Sunday, 16 September 2007

Forecasting the housing crash

Fionnuala Earley, Nationwide's group economist, said this weekend she expected house price inflation to slow to around 3 per cent next year. The forecast represents a major downward revision for Earley, who has a long and dubious history of talking the housing market up.

Nevertheless, one could be forgiven for thinking that this even this forecast of modest real growth seems somewhat disconnected from this summer's events. Last Friday, we witnessed the first run on a major high street bank in living memory. Over the last year, interest rates have risen sharply. Throughout the global banking system, there are billions of dollars of worthless US sub-prime mortgages. No one knows where this rubbish is lurking. However, everyone knows that it is out there, threatening the financial viability of any institution that has it on their balance sheets.

As a consequence, the interbank market has ground to a halt; fear is the order of the day. Moreover, every conceivable housing market indicator, from house price to income ratios down to rental yields are screaming one message - the UK housing market is at the tail end of an historically unprecedented bubble.

Yet, despite all this, the Nationwide still thinks that house prices will still keep on growing. Such forecasts from the mortgage industry need to be first decoded and then re calibrated. Lets start by decoding the 3 percent forecast.

Earley and others like her in the mortgage industry now work in a deeply conflicted environment. The needs of her employer struggle desperately with the reality of a collapsing bubble. The Nationwide need house prices to keep on rising. It is a frantic need, for if prices stall or start to fall, the Nationwide and institutions like it, will be faced with a avalanche of repossessions. Far too may home buyers have gambled their financial futures on ever appreciating housing values; buy-to-let idiots, second-homers, and housing-as-a-pension speculators. If these gamblers lose faith in housing,at a minimum, profits will collapse and if repossessions really take hold, the very existence of Nationwide is called into question.

The fate of the Nationwide is now trapped in the circular reasoning that sustains the housing market. Prices keep on rising, because people believe they keep on rising. People believe they keep on rising, because they keep on rising. Once this circle of lunacy is broken, housing market fundamentals re-assert themselves. Ratios return to long run equilibria, and this all points in one direction - downward.

Earley's role here is clear - her forecasts must keep the circle of speculative reasoning intact. So her forecast must always show positive growth. However, any attempt at inflating the growth rate threatens the credibility of the message. It would be counterproductive, for example, if the Nationwide were to suggest 10 percent growth. People are beginning to sense that something is going seriously wrong with the housing market, and these cracks can not be pasted over with a rosy press release announcing 10 percent housing inflation next year.

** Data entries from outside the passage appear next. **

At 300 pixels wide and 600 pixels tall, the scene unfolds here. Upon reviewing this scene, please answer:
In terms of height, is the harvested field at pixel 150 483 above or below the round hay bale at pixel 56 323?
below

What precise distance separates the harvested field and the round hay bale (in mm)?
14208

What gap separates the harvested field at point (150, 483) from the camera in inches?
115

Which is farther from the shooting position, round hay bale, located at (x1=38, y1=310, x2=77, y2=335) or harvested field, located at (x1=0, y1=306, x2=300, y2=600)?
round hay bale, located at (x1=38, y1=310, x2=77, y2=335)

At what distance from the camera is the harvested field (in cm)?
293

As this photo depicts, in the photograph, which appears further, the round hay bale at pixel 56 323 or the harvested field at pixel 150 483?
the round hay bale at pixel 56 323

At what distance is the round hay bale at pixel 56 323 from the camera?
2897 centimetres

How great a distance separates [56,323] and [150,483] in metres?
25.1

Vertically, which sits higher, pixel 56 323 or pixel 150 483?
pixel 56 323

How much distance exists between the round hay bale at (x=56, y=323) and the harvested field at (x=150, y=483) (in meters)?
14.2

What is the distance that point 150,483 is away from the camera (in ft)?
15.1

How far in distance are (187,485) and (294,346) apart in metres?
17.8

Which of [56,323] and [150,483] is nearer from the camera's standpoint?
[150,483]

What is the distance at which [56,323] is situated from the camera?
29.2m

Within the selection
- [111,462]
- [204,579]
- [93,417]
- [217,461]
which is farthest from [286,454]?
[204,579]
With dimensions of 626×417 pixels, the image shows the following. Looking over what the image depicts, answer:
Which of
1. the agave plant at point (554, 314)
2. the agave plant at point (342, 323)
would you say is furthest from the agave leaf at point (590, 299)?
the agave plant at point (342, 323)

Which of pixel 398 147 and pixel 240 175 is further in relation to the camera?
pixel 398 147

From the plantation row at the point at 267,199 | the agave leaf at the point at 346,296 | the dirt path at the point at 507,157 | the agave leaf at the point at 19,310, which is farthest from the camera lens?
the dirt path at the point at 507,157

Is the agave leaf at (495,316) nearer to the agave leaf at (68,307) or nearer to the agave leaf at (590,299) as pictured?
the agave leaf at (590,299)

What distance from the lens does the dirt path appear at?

The three percent number wasn't plucked out of nowhere. It is, in fact, one percent above anticipated CPI inflation. In other words, it is the absolute minimum figure that Earley could present that would be acceptable to her employers while retaining a semblance of credibility. The public message is "don't worry, folks, prices are still going to rise". Nevertheless, the decoded message is stark; in reality housing prices will first decelerate rapidly, and then begin to fall.

So what about re-calibrating this 3 percent forecast; can we infer anything about what Earley and her ilk really think about house prices next year? Privately, Earley would probably admit that a crash is immanent, and the Nationwide should begin to prepare for some stormy and difficult market conditions. In other words, this 3 percent forecast should be re-calibrated into a significantly negative number.

Economic forecasting is a dubious business, where self interest and feigned optimism often plays a crucial role. Nevertheless, the message from Earley isn't hard to read; prepare for the worst. This week's disintegration of Northern Rock is but a prologue for an all-encompassing and comprehensive housing market crash. Any home owners ignoring Earley's message, do so at their own peril.